Australian scientists say a worm species that likes to eat plastic could revolutionize the field of recycling.
It has been determined that Zophoas morio, better known as superworms, can survive on a regime consisting of polystyrene, the raw material of plastic.
Scientists think this worm species is able to digest plastic thanks to an enzyme in its gut.
One of the researchers who conducted the research, Dr. Chris Rinke says this finding could revolutionize the field of recycling.
“Superworms are like little recycling plants. After grinding the polystyrene in their mouths, they can present it to the bacteria in their gut,” Rinke said.
In this study, scientists from the University of Queensland applied a different diet to three different types of worms for three weeks, and it was observed that the polystyrene-fed species gained weight.
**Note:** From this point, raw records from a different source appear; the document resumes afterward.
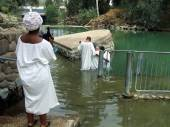 Christians baptizing in the Baptismal site in Israel — Stock Photo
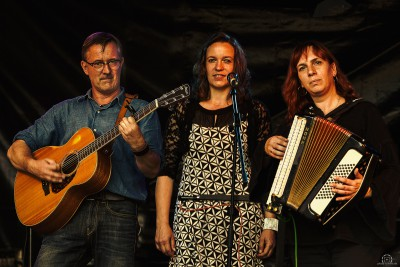 Tone Fisch: Stefan Gliwitzki - Gitarre, Gesang; Michaela Jeretzky - Sängerin; Bianca Kaup - Irish Flute, Tin Whistle, Querflöte, Akkordeon
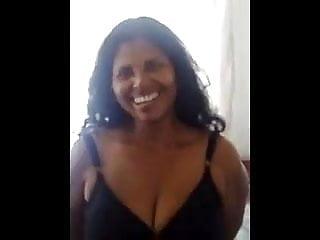 Srilankan pushpalatha aunty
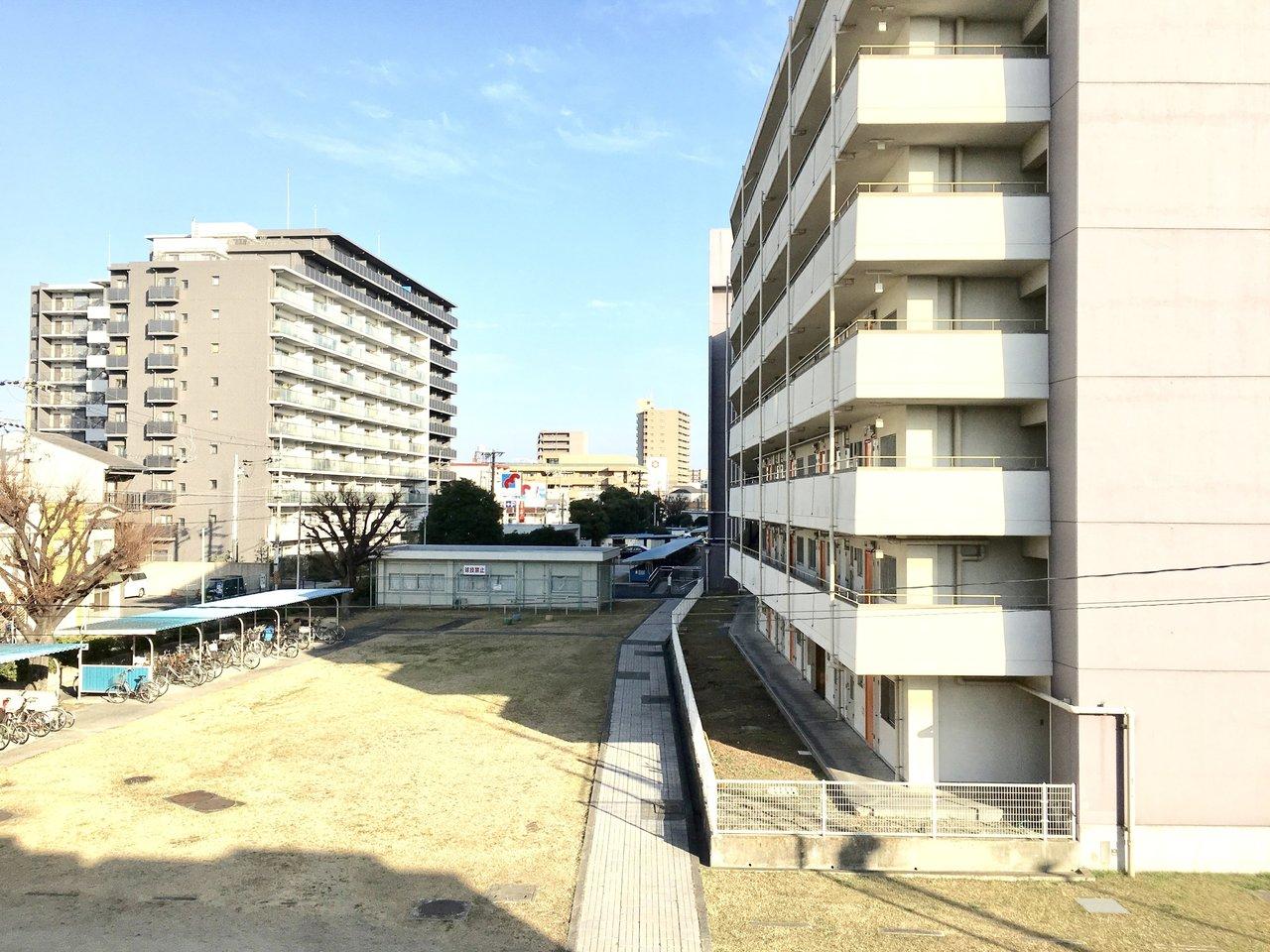 関目高殿駅から徒歩9分。梅田・天王寺までは乗り換えなしでアクセスが可能。さらになんばまでは約25分で行けます。都心に通う社会人の方におすすめしたいお部屋です。大通りから少し路地に入ると閑静な住宅街が広がっています。学校が多いのでファミリー層も多く 治安のいい街なんです。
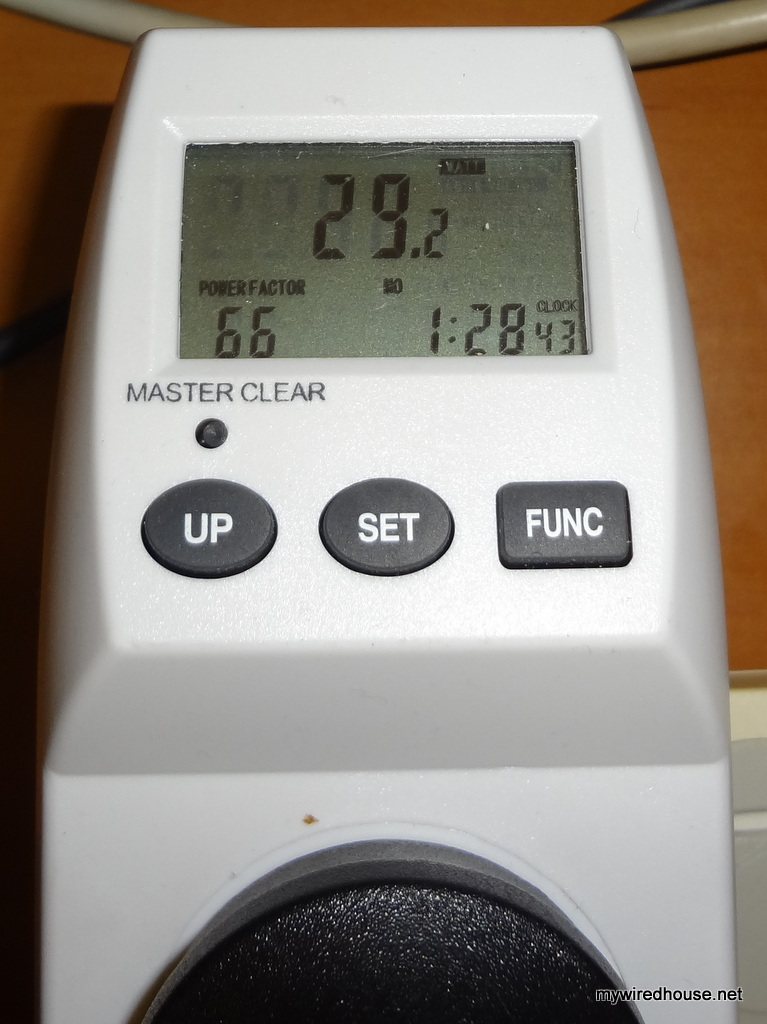 A basic i5-650 system idling at 29.2 watts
The research team saw that the superworm was able to digest polystyrene and styrene raw materials thanks to the enzymes in its gut.
Polystyrene and styrene are frequently encountered in products such as car parts and insulation materials.
Mass production not expected
The results of the research are not expected at this stage to lead to the creation of giant earthworm fields that will also act as recycling facilities.
Instead, it is hoped that the enzyme in the gut of worms will be detected and mass-produced for recycling.
According to the study, published in the journal Microbial Genomics, the plastic can be destroyed first by being mechanically disintegrated and then impregnated with the enzyme.
Dr. “The materials from this reaction can then be used by other microbes to produce bioplastics,” says Rinke.
Some studies in the past have shown that certain types of worms can consume polystyrene.
But according to Professor Colin Jackson of the Australian National University, the latest study goes one step beyond the rest.
“This research helps us understand how the enzyme found in the guts of superworms dissolves plastic at the molecular level,” says Jackson.
There are studies that bacteria and fungi can also be used to dissolve plastics.
However, many are skeptical of the commercial viability of such techniques.
“The size and practical application of research like this is always tricky,” says Professor Jackson.